◆ ABOUT THIS EXERCISE ◆
With the images removed, write out every line below exactly.

___ DATA SUPPLIED ___

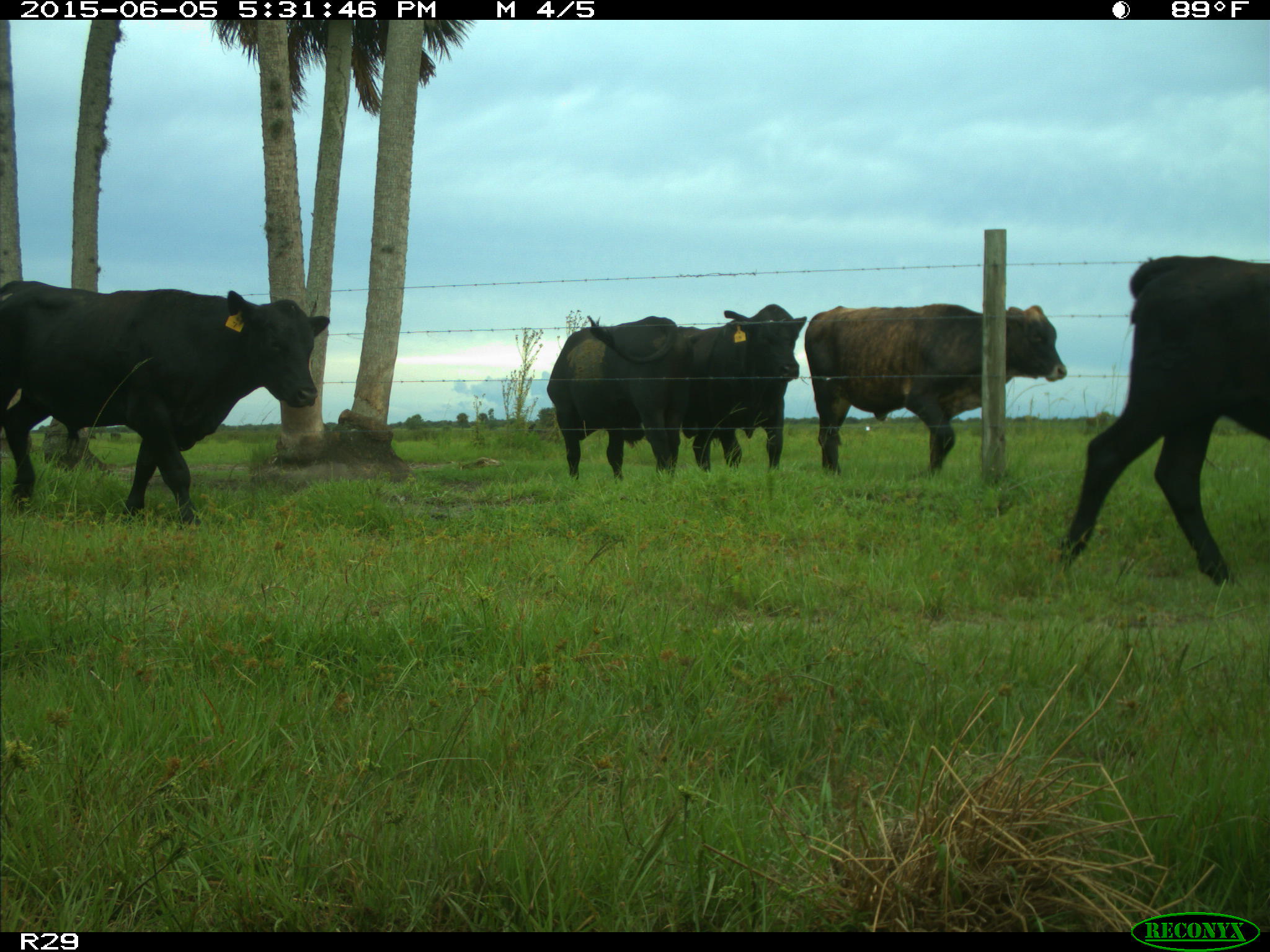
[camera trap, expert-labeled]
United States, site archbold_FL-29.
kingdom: Animalia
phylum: Chordata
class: Mammalia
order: Artiodactyla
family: Bovidae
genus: Bos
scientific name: Bos taurus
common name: domestic cow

___

◆ RESPONSE BOX ◆
[camera trap, expert-labeled]
United States, site archbold_FL-29.
kingdom: Animalia
phylum: Chordata
class: Mammalia
order: Artiodactyla
family: Bovidae
genus: Bos
scientific name: Bos taurus
common name: domestic cow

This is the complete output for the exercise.